Aim of the exercise: Would you return the listing that follows exactly, leaving its pictures behind?

The data:

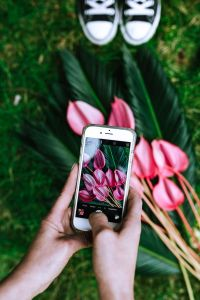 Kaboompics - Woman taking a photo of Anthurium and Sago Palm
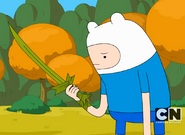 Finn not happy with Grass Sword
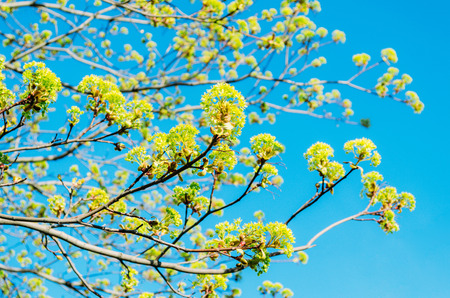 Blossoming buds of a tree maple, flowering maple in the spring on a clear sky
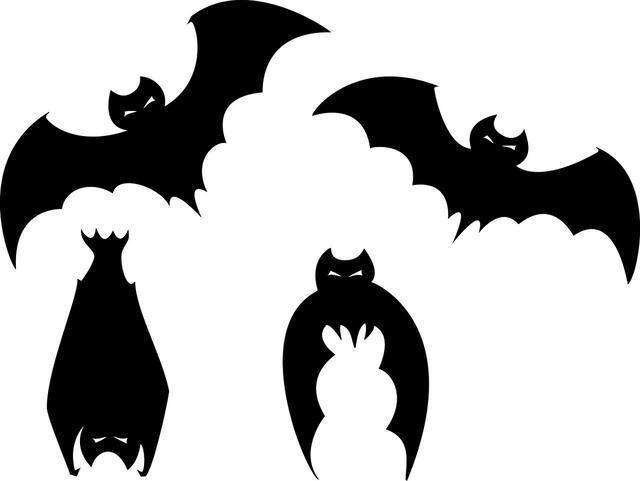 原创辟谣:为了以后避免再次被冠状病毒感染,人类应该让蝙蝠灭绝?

Completed task:
 Kaboompics - Woman taking a photo of Anthurium and Sago Palm
 Finn not happy with Grass Sword
 Blossoming buds of a tree maple, flowering maple in the spring on a clear sky
 原创辟谣:为了以后避免再次被冠状病毒感染,人类应该让蝙蝠灭绝?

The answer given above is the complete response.